HILMA AF KLINT

Hilma af Klint
Hilma af Klint (*26. Oktober 1862 auf Schloss Karlberg in Solna bei Stockholm, Schweden, †21. Oktober 1944 in Djursholm, Schweden) besuchte 1880 die Tekniska Skolan (Technische Schule) in Stockholm und belegte Kurse für Porträtmalerei bei Kerstin Cardon. 1882–1887 studierte sie an der Königlichen Akademie der Schönen Künste und verließ sie mit besten Noten. Ab den späten 1880er-Jahren arbeitete sie im eigenen Atelier, das die Kunstakademie ihr und zwei weiteren Künstlerinnen zur Verfügung stellte. 1896 bildete sie mit vier Freundinnen die spiritistische Gruppe »Die Fünf« und veranstaltete Séancen. Um die Jahrhundertwende arbeitete sie als Zeichnerin im Veterinärinstitut. 1908 begegnete sie Rudolf Steiner, dem späteren Begründer der Anthroposophie. 1920 wurde sie Mitglied der Theosophischen Gesellschaft und reiste erstmals ins schweizerische Dornach, wo sie Rudolf Steiner erneut traf. In den Jahren zwischen 1921 und 1930 hielt sie sich immer wieder längere Zeit in Dornach auf, beschäftigte sich intensiv mit der Anthroposophie und besuchte Vorträge Steiners.

Bilder des Nicht-Sichtbaren

»Nicht das Sichtbare muß gemalt werden, sondern das, was bislang als unsichtbar galt, das nämlich, was der hellsichtige Maler sieht.« ⸺ Umberto Boccioni

Beschäftigt man sich mit abstrakter Kunst, begegnen uns zuerst die Künstlerpersönlichkeiten Wassily Kandinsky, Piet Mondrian oder Kasimir Malewitsch. Sie gelten als zentrale Figuren, Kandinsky als Begründer der neuen Stilrichtung, die sich zu Beginn des 20. Jahrhunderts in Russland und Europa entwickelte. Doch welchen Platz nimmt die schwedische Künstlerin Hilma af Klint ein, die bereits 1906 abstrakte Werke schuf – mehrere Jahre vor der ersten Abstraktion Kandinskys? Trotz ihres bedeutenden Beitrags zur Geschichte der abstrakten Kunst ist das Œuvre af Klints, das über 1000 Gemälde, Aquarelle und Skizzen umfasst, bis heute nur in sehr engen Kunstzirkeln bekannt.
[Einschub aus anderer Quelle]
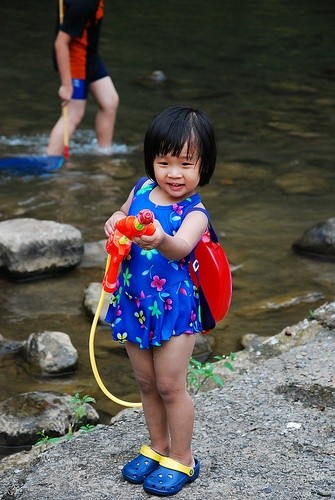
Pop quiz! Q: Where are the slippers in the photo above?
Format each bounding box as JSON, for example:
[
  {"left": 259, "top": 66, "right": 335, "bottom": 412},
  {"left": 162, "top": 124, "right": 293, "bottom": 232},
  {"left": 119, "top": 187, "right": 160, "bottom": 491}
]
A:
[
  {"left": 144, "top": 456, "right": 201, "bottom": 496},
  {"left": 123, "top": 443, "right": 171, "bottom": 483}
]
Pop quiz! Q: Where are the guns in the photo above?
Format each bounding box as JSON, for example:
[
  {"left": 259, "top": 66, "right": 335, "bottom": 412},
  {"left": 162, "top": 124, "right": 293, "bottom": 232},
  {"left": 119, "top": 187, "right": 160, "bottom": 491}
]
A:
[{"left": 96, "top": 207, "right": 156, "bottom": 295}]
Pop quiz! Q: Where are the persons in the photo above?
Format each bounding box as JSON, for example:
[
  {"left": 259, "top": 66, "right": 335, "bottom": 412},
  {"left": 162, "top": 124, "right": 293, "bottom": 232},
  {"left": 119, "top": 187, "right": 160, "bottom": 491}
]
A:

Hilma af Klint vollzog früh einen radikalen Bruch in ihrem Werk: Seit frühester Jugend bewegte sich die Künstlerin in spiritistischen Kreisen und nahm als Medium an Séancen teil, seit 1896 übte sie sich in écriture automatique und fertigte »automatische Zeichnungen« an, 1906 schließlich – nach zehnjähriger, intensiver Beschäftigung mit dem mediumistischen Arbeiten – entwickelte sie eine abstrakte Bildsprache. Kurz zuvor hatte sie eingewilligt, den Auftrag Amaliels anzunehmen und auf Geheiß dieses »hohen Meisters« Bilder einer übersinnlichen, nicht physischen Wirklichkeit zu malen.

Hatte die Künstlerin als äußerst begabte Zeichnerin und Malerin zunächst noch Landschaften und Porträts sowie botanische Aquarellstudien in einem vorwiegend naturalistischen Stil geschaffen, so entstand nun etwa der umfangreiche Zyklus Die Gemälde zum Tempel (1906–1915), bestehend aus insgesamt 193, überwiegend abstrakten Werken. Zunächst, in den Jahren zwischen 1906 und 1908, nahm af Klint die teilweise monumentalen Bilder des Zyklus vollständig von einer höheren Wesenheit entgegen, zwischen 1912 und 1915 verstand sie sich zwar weiterhin als Medium, nahm sich jedoch die Freiheit zur eigenen Gestaltung. Der Werkzyklus gründet sich auf Hilma af Klints grundsätzlicher Annahme einer geistigen Dimension unseres Daseins: Sie war bestrebt, nicht sichtbare Zusammenhänge – etwa zwischen Mensch und Kosmos, zwischen Mikrokosmos und Makrokosmos, zwischen Männlichem und Weiblichem – sichtbar zu machen und damit ein tieferes Verständnis der Welt und der menschlichen Existenz zu erlangen.
Die organischen Formen der frühen Jahre wurden dabei zunehmend von geometrischen Abstraktionen abgelöst; nach ihrer Hinwendung zur Anthroposophie entstanden in den 1920er-Jahren davon beeinflusste Aquarelle mit frei fließenden, konturlosen Farben.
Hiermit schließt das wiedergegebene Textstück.